_Entries supplied_
============================================================

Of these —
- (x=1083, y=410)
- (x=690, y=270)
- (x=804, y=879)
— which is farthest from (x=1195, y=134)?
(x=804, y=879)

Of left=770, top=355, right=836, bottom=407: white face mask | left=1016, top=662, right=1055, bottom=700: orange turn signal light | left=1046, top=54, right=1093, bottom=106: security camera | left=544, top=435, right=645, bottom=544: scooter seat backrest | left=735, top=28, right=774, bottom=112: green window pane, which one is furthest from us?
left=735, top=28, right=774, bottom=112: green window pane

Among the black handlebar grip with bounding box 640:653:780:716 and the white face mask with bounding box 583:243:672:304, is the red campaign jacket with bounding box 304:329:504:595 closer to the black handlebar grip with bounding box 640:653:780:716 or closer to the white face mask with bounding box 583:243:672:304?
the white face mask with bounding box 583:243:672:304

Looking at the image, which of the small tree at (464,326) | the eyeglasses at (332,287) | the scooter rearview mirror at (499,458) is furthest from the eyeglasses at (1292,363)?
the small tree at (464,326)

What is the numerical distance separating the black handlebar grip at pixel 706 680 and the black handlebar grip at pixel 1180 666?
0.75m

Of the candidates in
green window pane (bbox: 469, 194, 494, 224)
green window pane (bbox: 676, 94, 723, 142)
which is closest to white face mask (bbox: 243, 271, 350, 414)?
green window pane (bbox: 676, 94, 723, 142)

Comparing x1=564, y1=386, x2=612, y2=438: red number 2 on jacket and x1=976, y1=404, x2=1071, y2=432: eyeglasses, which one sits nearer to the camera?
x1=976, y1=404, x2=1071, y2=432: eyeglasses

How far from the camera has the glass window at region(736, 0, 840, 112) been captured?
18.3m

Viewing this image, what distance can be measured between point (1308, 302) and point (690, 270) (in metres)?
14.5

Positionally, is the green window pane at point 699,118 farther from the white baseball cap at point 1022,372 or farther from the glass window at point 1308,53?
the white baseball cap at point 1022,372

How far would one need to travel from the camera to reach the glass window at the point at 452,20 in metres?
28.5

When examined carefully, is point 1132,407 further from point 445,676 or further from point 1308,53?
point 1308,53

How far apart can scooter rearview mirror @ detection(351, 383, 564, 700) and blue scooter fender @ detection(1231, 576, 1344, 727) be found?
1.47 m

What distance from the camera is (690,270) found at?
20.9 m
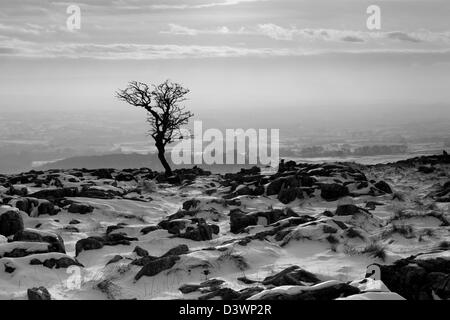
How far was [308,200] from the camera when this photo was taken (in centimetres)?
2522

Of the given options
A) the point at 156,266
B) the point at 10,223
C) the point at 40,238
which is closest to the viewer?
the point at 156,266

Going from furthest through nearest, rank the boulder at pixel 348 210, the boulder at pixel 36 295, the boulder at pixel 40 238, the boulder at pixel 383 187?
the boulder at pixel 383 187
the boulder at pixel 348 210
the boulder at pixel 40 238
the boulder at pixel 36 295

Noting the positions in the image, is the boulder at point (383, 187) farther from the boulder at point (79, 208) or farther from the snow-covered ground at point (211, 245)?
the boulder at point (79, 208)

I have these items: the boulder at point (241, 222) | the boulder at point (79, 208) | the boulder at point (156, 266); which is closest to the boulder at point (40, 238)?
the boulder at point (156, 266)

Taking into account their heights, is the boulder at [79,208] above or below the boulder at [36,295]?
below

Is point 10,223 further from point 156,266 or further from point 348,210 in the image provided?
point 348,210

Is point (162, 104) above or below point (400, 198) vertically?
above

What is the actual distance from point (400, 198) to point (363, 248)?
1183 cm

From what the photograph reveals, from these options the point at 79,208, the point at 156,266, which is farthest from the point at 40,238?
the point at 79,208

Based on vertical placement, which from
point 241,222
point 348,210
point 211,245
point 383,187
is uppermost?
point 348,210

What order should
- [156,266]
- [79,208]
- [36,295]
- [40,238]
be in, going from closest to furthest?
[36,295] < [156,266] < [40,238] < [79,208]

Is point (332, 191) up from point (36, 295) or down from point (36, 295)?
down
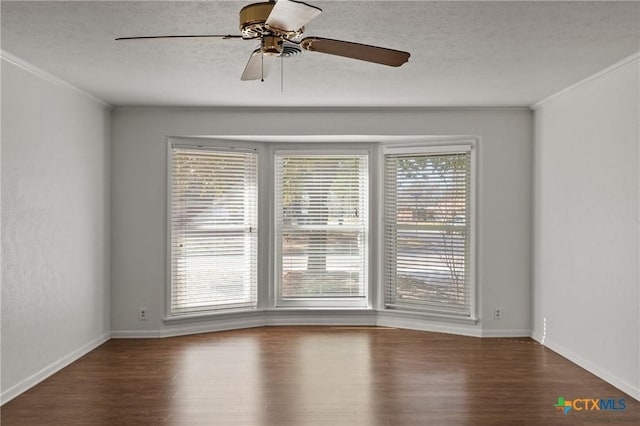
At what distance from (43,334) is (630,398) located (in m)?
4.41

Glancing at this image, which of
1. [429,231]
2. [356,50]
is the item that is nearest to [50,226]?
[356,50]

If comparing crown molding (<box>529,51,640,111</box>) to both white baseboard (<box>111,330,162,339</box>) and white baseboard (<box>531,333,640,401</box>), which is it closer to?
white baseboard (<box>531,333,640,401</box>)

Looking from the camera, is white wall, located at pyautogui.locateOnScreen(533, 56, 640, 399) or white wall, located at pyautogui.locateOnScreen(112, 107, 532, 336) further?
white wall, located at pyautogui.locateOnScreen(112, 107, 532, 336)

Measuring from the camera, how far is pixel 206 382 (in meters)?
4.25

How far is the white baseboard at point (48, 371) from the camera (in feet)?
12.8

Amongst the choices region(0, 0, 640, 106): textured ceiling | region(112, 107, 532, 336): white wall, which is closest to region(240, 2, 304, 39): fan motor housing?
region(0, 0, 640, 106): textured ceiling

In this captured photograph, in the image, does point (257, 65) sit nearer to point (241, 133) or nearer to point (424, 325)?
point (241, 133)

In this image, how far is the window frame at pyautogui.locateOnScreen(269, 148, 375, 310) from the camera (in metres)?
6.29

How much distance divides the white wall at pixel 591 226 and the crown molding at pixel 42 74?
14.3ft

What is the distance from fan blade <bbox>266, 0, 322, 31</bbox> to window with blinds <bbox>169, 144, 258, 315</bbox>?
3683 millimetres

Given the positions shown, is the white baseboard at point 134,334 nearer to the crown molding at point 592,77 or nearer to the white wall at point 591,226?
the white wall at point 591,226

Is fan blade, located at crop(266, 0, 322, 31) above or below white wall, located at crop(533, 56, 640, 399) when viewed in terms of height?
above

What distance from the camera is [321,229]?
635cm

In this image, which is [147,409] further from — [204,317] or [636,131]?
[636,131]
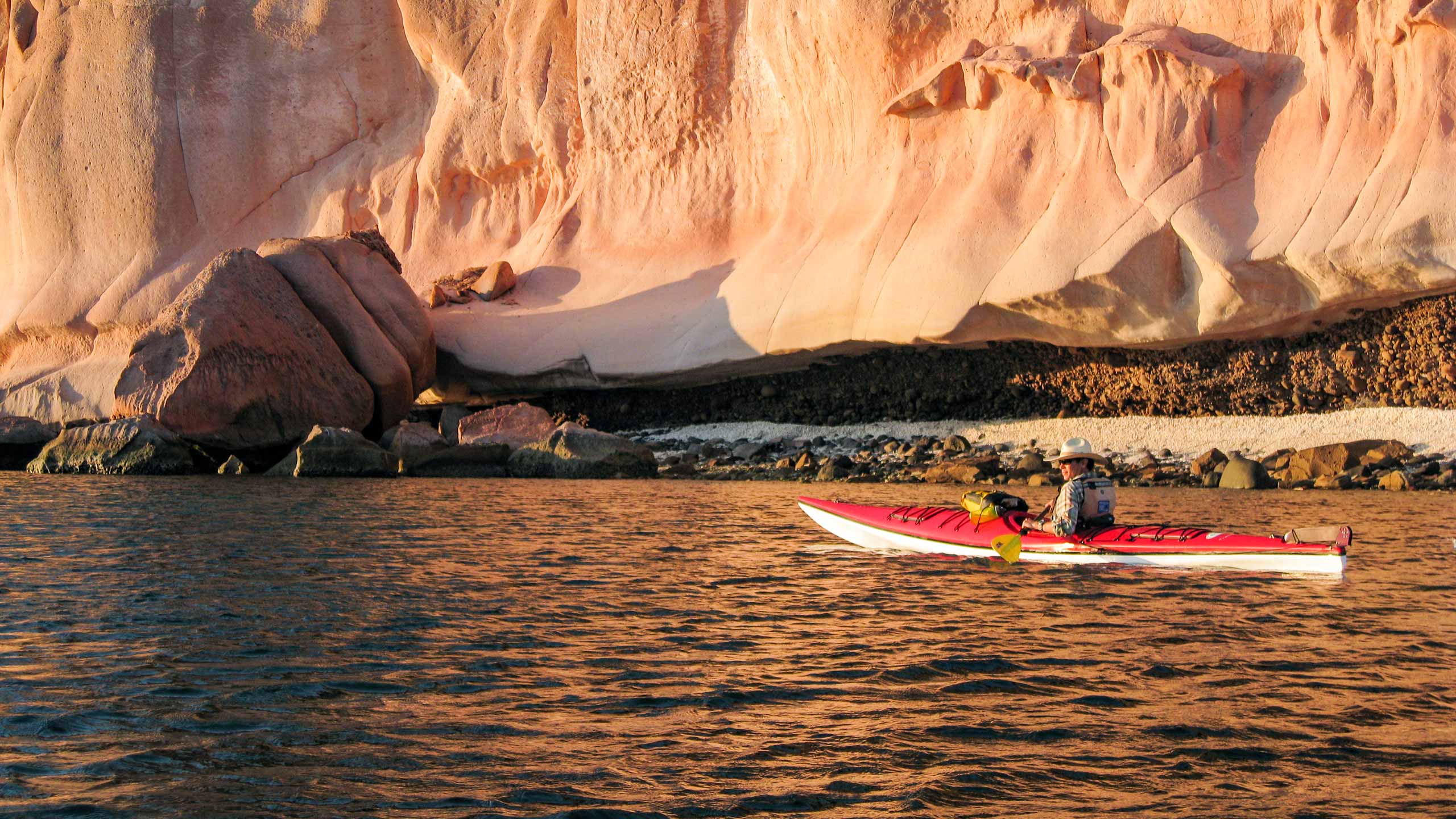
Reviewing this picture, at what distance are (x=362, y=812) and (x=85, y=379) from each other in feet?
66.2

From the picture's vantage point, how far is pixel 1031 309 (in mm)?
15711

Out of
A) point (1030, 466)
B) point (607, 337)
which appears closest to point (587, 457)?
point (607, 337)

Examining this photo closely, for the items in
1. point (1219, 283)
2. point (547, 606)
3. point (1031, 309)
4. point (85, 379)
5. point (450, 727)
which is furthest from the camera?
point (85, 379)

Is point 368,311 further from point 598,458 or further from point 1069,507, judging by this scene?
point 1069,507

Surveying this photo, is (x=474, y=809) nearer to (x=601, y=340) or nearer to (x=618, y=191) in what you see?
(x=601, y=340)

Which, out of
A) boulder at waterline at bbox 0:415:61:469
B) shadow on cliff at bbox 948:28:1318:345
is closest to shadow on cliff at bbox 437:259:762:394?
shadow on cliff at bbox 948:28:1318:345

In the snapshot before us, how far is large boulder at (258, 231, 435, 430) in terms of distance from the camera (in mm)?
18844

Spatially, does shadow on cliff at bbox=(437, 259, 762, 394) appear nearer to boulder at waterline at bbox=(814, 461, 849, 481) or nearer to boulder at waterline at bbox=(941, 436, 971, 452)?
boulder at waterline at bbox=(814, 461, 849, 481)

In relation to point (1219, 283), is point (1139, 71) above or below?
above

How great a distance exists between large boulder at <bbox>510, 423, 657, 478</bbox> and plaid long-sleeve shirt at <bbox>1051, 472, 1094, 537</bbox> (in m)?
8.32

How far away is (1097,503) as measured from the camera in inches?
358

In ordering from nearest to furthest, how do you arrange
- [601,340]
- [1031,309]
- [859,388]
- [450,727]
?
[450,727], [1031,309], [859,388], [601,340]

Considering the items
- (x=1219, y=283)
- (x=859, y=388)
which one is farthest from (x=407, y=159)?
(x=1219, y=283)

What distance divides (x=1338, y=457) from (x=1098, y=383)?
316cm
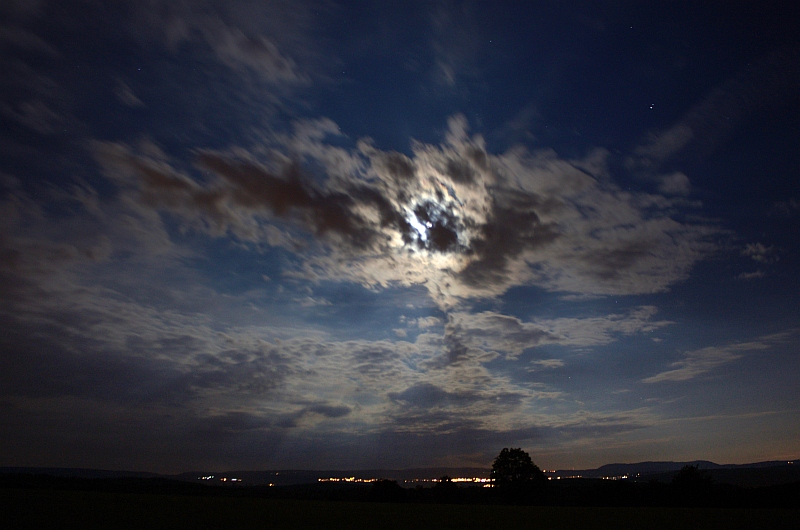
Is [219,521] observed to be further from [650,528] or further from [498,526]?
[650,528]

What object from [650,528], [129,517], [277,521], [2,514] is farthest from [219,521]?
[650,528]

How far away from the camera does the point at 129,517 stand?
22516 mm

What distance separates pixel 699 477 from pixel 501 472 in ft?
109

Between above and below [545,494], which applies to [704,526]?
below

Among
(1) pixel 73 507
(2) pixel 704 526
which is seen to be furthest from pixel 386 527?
(1) pixel 73 507

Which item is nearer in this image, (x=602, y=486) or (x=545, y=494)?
(x=602, y=486)

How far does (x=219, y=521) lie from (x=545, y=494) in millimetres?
81235

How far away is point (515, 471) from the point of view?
91.3m

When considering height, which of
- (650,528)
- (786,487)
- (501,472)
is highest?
(501,472)

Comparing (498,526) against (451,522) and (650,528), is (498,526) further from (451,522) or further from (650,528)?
(650,528)

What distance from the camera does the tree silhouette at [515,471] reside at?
89812 mm

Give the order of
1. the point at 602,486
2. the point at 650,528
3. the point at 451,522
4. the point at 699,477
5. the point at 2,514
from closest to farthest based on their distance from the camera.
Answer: the point at 2,514, the point at 650,528, the point at 451,522, the point at 699,477, the point at 602,486

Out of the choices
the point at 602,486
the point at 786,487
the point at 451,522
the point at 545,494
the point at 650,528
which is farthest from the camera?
the point at 545,494

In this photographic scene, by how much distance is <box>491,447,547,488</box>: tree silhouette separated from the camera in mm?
89812
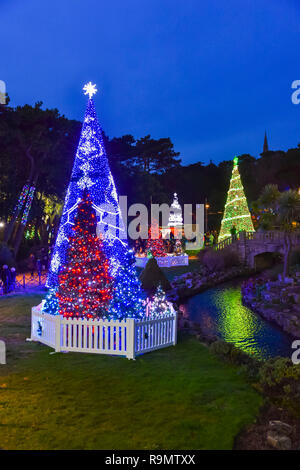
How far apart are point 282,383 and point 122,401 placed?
2.70 meters

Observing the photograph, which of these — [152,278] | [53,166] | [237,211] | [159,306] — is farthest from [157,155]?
[159,306]

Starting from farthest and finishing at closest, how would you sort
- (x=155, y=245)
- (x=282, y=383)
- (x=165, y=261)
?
(x=155, y=245) → (x=165, y=261) → (x=282, y=383)

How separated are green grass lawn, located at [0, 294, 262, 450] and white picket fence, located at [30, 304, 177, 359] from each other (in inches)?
7.9

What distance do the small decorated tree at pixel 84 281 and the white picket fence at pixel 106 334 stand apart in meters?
0.45

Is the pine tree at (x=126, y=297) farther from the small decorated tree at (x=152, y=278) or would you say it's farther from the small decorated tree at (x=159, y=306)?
the small decorated tree at (x=152, y=278)

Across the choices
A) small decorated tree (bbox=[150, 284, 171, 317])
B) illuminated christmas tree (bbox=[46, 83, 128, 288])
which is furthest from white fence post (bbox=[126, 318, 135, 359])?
illuminated christmas tree (bbox=[46, 83, 128, 288])

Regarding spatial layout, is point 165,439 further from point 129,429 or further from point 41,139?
point 41,139

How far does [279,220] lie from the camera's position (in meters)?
20.0

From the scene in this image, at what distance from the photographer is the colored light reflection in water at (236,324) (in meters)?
10.4

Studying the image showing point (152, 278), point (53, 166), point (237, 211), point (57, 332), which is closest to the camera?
point (57, 332)

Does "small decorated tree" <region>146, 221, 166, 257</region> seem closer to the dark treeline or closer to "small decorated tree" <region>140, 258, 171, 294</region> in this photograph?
the dark treeline

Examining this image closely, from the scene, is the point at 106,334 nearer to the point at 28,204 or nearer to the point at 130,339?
the point at 130,339

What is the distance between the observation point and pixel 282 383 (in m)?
6.27
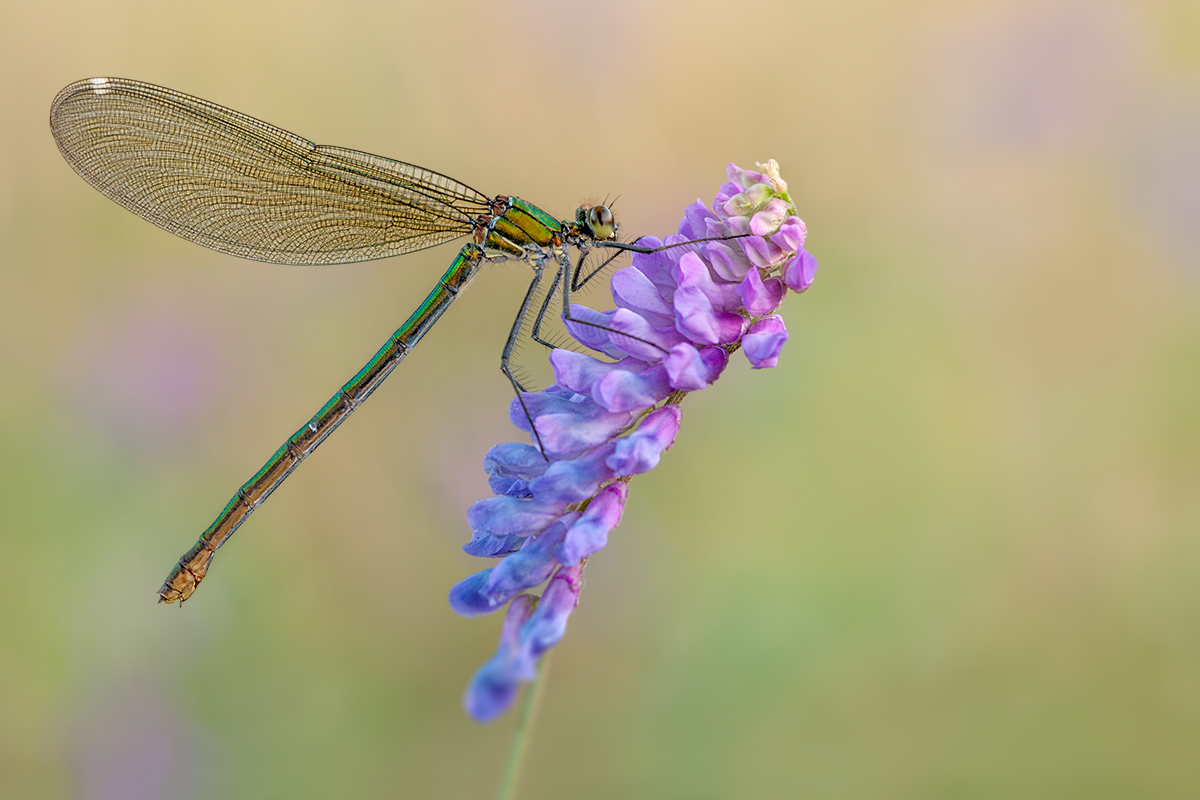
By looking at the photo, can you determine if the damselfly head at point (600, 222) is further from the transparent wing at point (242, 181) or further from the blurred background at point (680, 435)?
the blurred background at point (680, 435)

============================================================

_Written request_
Omit the pictures and write out exactly the lines from the one containing "How far does [279,220]" through the last line of the material.

_Task response_
How far does [279,220] lie from the camera's position (in meters)?
20.0

From the scene in this image, at what distance from the photographer is the colored light reflection in water at (236,324) (in meters)?
10.4

Studying the image showing point (152, 278), point (53, 166), point (237, 211), point (57, 332), which is closest to the camera?
point (57, 332)

Does "small decorated tree" <region>146, 221, 166, 257</region> seem closer to the dark treeline or closer to "small decorated tree" <region>140, 258, 171, 294</region> in this photograph?
the dark treeline

Examining this image closely, from the scene, is the point at 106,334 nearer to the point at 28,204 or nearer to the point at 130,339?
the point at 130,339

What is the distance between the observation point and pixel 282 383 (in m)?
6.27
By looking at the photo, can you determine if the damselfly head at point (600, 222) is further from the transparent wing at point (242, 181) or further from the blurred background at point (680, 435)?
the blurred background at point (680, 435)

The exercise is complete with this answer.